Sosyalleşme-Sosyalleştirme: Bireyin içinde bulunduğu toplulukta geçerli olan kural ve değer yargılarını öğrenmesi, onlarla uyum içinde olmasına sosyalleşme denir. Sosyalleştirmeyse bireye özellikle çocuğa üyesi olduğu topluluğun yada toplumun töre, gelenek ve kültürel değerleriyle ölçülerini öğretme ve benimsetme işidir.

0-12 Yaş Çocuklarında Sosyalleşme Özellikleri
Arkadaş Edinme: Bebek 5.-6. Aylarda başka çocuklara tepki göstermeye başlar. Başka bir çocuğu gördüğünde ona doğru atılır yada çekinir, gülümser ve sesler çıkarır. Bebekliğinin sonuna doğru başka çocuklarla oynaması, oyuncaklarını paylaşması ve arkadaşlarıyla kavga etmesi oldukça sık görülen davranışlardır. 2-3 yaşlarında oyun arkadaşlarını çabucak değiştirebilir ve başka bir arkadaşını sevdiğini söyleyebilir. Erken çocukluğun sonlarına doğru çocuğun ana-babasına bağlılığı çözülmekte ve dışarıdaki arkadaşlarıyla ilgilendiği görülmektedir. Çocuğun artık uzunca bir süre beraber olduğu bir yada iki arkadaşı vardır.
Gruba Katılma:  Çocuklar 2 yaşına kadar yalnız oynar. Diğerleriyle olan ilişkileri; taklit, birbirini seyretme ve birbirinin oyuncağını alma davranışı şeklinde görülür. Grup halinde oynamaya 3-4 yaşında başlar. Oynarken birbirleriyle konuşur ve gurup içinden oynamak istediklerini seçerler. Gösterdikleri ortak davranış birbirlerini seyretme ve konuşmadır. Okul çağı, öğrencinin gruplaşma çağıdır.
Çocuk Kavga ve Tartışmaları: Erken çocukluk çağında çocuklar, karşılaştıkları hayal kırıklığının sonucunu kavgaya bağlarlar. Özellikle ilgi merkezi olma, duygularının başka yollarla doyurulmaması halinde, kavgacılıkla bu duygularını doyurmaya çalışırlar. Oyun guruplarında sık sık kavga ederler; ama kavganın sonundaki küskünlükleri uzun sürmez, barışırlar. Ailenin çocuk üzerindeki tutumu çocuğun diğer çocuklarla arkadaşlığının olumlu ya da olumsuz yönlere eğilim göstermesine neden olur. Sevgi dolu bir ailede büyüyen çocuklar çevrelerindeki insanlara kavga etmeden iletişim kuracaklardır. Şiddetin görüldüğü ailede yetişen çocuklar kavgacı olacaklardır. Sevgi gören çocuk sevmeyi, şiddet gören çocuk kavgayı öğrenir.
Kız-Erkek Çocuk İlişkileri: çocukların arkadaşlarıyla etkileşimi iki yaşından sonra başlar ve cinsiyetle ilgili tavırlar belirir. Kendi cinsinin ce karşı cinsin özelliklerini öğrenir. Kızlar annelerini, erkekler babalarını model alırlar.

Görev 1>
Kaynak metinde "Gruba Katılma:" diye başlayan paragrafı, ana bilgilerini koruyarak maddeler hâlinde yeniden yazın.
Görev 2>
Lütfen kaynak metne göre bebeğin başka çocuklara tepki göstermeye kaçıncı aylarda başladığını yazın.

Liste>
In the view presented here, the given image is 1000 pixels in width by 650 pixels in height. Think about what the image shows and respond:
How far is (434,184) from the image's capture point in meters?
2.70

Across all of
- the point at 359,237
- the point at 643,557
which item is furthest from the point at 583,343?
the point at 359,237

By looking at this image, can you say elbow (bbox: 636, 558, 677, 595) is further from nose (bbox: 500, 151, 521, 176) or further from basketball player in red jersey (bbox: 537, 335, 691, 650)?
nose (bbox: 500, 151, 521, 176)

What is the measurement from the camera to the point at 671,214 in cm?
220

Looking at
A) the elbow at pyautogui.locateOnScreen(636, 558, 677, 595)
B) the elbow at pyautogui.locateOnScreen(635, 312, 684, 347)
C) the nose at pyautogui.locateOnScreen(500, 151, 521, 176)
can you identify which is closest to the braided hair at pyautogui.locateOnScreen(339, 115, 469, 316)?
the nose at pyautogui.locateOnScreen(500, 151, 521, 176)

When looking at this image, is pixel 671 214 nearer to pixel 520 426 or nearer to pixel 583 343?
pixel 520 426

==

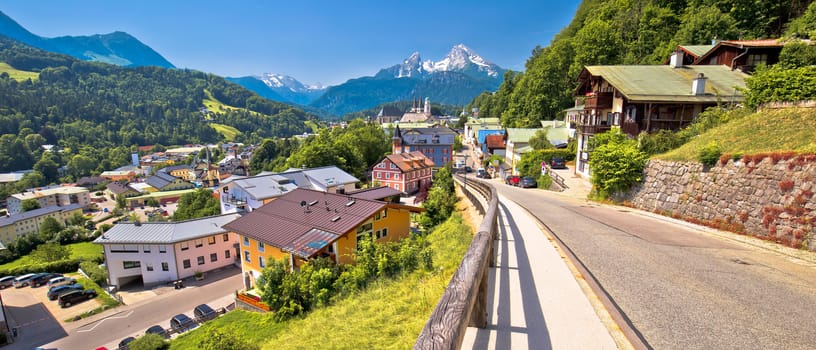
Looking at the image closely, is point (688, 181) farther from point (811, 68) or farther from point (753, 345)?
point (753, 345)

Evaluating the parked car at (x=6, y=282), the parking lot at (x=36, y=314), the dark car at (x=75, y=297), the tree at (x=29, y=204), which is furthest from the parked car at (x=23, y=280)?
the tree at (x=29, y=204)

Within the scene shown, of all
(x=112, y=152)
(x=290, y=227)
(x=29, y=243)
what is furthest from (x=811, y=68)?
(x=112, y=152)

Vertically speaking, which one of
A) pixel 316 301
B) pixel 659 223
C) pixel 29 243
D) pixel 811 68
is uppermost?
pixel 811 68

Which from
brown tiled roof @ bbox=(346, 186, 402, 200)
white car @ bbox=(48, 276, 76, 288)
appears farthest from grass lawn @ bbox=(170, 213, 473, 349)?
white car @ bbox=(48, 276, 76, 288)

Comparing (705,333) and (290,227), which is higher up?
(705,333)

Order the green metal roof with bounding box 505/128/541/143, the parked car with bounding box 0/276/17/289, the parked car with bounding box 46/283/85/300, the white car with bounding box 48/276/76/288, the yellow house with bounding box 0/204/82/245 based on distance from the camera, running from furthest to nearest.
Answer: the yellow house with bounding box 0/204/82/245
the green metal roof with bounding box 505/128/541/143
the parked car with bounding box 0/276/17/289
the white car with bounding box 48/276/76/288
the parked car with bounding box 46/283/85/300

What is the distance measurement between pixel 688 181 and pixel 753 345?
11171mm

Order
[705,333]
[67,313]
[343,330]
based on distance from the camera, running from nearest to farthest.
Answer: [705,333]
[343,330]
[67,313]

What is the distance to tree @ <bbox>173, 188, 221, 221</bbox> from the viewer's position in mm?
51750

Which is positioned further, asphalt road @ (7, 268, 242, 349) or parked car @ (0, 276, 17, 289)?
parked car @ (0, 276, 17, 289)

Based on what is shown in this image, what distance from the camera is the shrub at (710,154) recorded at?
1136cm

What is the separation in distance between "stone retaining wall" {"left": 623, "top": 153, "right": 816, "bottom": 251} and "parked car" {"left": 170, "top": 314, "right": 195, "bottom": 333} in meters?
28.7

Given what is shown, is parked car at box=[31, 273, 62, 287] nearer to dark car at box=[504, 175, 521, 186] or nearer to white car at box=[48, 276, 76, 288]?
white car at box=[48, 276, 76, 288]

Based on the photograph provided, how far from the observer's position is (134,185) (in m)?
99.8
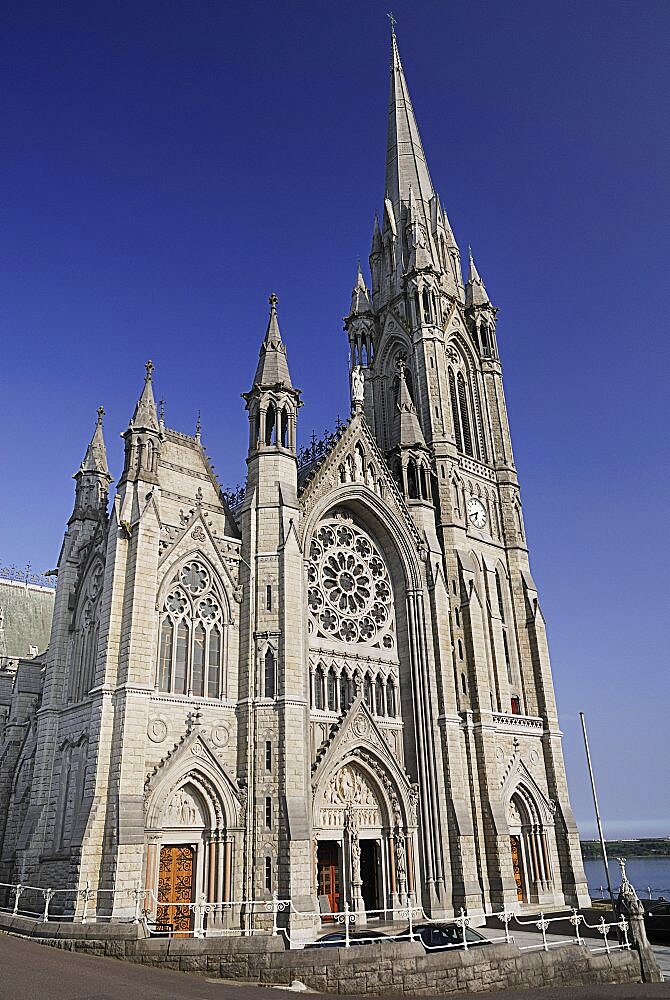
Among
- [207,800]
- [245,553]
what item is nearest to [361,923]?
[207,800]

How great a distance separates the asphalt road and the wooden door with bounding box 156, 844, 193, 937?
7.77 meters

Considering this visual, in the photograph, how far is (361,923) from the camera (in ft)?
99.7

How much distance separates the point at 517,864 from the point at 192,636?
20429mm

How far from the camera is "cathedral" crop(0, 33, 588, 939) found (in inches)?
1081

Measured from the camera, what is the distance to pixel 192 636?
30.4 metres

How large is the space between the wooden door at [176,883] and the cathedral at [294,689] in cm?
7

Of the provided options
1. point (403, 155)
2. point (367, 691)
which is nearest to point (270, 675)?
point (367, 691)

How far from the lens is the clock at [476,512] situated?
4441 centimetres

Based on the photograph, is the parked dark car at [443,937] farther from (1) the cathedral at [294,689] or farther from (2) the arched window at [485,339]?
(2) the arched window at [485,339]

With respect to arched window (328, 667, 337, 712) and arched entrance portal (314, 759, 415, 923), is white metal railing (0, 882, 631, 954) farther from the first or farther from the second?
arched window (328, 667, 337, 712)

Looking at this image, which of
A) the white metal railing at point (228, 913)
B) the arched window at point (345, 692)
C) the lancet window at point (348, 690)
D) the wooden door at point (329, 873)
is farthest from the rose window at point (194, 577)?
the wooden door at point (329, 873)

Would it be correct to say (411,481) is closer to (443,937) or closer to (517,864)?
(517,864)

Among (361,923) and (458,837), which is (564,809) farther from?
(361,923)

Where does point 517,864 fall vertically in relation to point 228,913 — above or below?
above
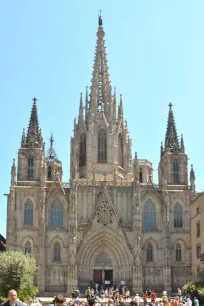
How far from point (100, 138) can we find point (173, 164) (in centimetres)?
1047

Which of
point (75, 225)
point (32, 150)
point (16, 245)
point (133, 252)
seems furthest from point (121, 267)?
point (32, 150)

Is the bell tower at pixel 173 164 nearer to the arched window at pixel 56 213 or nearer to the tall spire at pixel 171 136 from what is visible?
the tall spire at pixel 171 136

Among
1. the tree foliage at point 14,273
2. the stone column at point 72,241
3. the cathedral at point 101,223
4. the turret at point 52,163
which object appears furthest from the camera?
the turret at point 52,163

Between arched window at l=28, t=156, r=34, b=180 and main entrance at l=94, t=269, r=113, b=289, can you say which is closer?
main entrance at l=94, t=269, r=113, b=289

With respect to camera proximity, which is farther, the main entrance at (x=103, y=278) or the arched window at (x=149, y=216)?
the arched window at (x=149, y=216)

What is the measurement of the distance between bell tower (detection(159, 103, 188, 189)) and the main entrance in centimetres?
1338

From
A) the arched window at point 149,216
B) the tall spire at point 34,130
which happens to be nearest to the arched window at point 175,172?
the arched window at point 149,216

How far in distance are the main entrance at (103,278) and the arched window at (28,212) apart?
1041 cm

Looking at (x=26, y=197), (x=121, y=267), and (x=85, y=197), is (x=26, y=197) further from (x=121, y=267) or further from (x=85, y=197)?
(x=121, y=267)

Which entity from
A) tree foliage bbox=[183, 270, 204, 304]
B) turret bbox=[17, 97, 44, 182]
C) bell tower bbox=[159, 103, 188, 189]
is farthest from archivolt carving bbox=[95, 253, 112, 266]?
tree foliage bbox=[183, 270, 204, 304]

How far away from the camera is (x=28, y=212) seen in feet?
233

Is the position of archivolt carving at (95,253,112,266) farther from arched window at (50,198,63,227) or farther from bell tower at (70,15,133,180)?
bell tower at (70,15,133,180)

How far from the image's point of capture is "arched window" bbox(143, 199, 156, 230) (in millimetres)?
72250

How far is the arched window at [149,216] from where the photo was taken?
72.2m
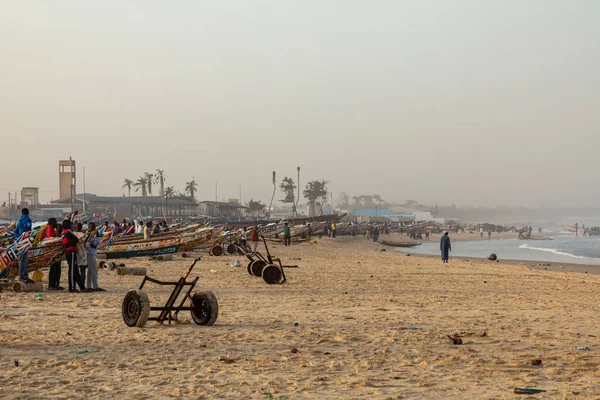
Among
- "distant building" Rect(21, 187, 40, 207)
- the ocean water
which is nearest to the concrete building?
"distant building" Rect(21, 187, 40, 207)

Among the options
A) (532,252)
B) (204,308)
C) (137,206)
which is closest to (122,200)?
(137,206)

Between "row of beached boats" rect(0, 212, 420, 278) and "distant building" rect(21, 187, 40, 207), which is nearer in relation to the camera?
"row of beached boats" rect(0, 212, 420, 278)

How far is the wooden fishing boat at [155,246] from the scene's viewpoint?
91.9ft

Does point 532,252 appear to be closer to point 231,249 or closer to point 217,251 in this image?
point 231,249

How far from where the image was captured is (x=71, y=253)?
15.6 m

--

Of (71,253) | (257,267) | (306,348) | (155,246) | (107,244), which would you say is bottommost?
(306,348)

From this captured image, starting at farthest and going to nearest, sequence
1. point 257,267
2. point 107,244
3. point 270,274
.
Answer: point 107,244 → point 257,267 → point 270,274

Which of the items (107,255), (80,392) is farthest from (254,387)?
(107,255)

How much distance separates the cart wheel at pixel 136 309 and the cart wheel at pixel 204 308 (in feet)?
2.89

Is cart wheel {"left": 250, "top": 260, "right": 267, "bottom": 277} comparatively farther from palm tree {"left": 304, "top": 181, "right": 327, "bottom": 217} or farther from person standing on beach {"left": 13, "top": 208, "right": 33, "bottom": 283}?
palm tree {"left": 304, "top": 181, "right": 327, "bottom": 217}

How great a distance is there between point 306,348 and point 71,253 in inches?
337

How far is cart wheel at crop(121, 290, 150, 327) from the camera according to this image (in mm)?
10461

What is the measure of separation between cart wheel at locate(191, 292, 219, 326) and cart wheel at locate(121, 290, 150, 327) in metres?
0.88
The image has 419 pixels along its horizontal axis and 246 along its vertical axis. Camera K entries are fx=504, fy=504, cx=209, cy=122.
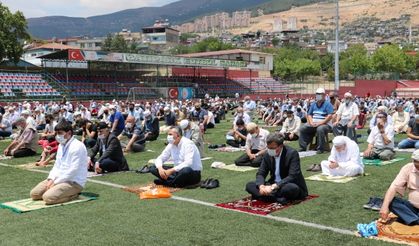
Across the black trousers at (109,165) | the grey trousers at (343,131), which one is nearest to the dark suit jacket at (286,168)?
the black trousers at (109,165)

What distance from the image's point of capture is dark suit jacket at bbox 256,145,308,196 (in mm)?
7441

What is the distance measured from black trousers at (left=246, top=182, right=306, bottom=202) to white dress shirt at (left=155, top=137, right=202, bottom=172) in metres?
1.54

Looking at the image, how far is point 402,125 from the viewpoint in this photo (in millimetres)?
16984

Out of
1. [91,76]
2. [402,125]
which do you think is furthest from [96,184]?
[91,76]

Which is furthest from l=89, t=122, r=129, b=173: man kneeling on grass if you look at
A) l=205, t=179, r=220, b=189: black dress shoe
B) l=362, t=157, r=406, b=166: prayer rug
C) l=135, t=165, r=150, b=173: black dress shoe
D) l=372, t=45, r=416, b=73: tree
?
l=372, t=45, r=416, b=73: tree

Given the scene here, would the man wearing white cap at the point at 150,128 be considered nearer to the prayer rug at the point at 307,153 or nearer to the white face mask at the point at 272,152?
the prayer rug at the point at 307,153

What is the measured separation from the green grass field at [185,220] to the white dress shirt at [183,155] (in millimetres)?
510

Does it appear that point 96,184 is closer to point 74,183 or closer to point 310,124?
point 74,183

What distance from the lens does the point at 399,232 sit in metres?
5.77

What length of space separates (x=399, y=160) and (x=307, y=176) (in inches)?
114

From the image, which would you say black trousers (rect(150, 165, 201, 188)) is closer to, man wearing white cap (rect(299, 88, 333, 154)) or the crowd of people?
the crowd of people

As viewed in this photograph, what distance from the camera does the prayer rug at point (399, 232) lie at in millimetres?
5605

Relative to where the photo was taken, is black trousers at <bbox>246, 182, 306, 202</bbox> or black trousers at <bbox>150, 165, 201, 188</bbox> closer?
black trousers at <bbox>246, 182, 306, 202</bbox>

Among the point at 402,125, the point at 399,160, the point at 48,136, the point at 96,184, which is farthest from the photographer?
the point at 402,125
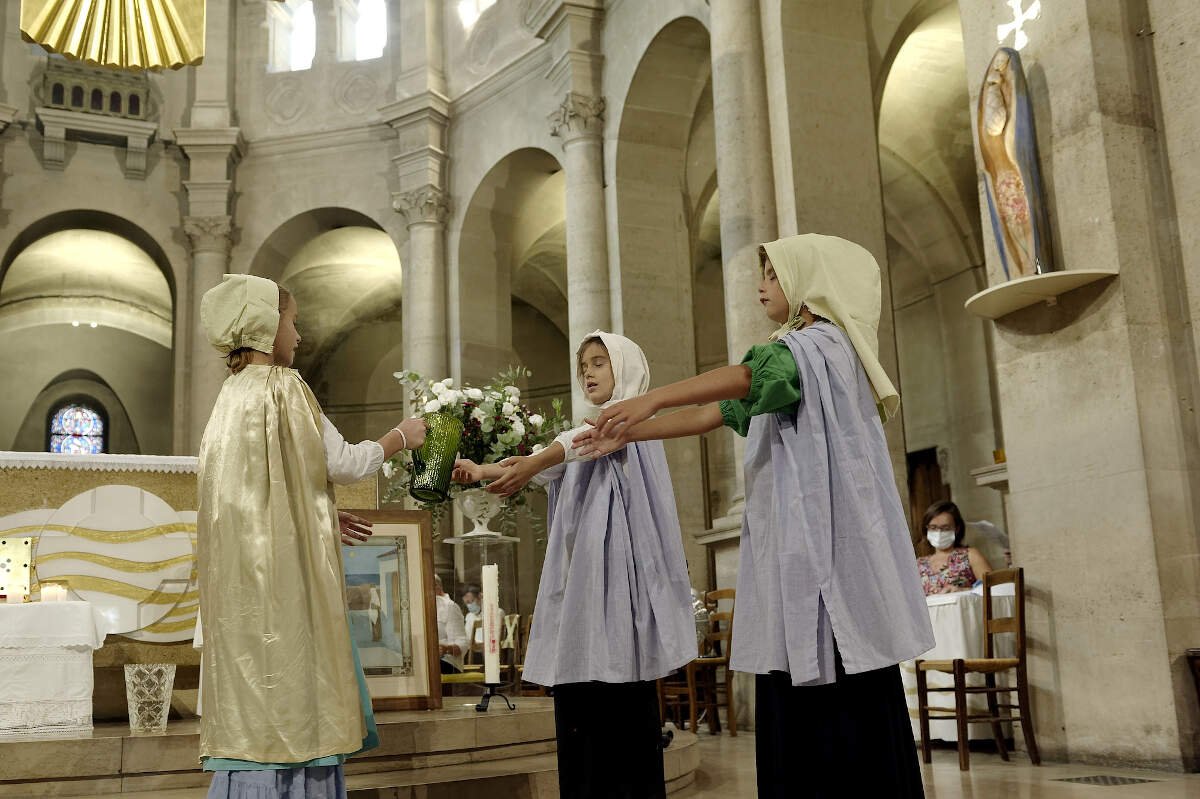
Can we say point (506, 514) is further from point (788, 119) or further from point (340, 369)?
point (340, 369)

Yazılı cevap 1>
- Çocuklar 2 yaşına kadar yalnız oynar.
- Bu dönemde diğer çocuklarla ilişkileri taklit, birbirini seyretme ve birbirinin oyuncağını alma şeklinde görülür.
- Grup hâlinde oynamaya 3-4 yaşında başlarlar.
- Oynarken birbirleriyle konuşur ve grup içinden oynamak istediklerini seçerler.
- Ortak davranışları birbirlerini seyretme ve konuşmadır.
- Okul çağı, öğrencinin gruplaşma çağıdır.

Yazılı cevap 2>
5.-6. aylarda.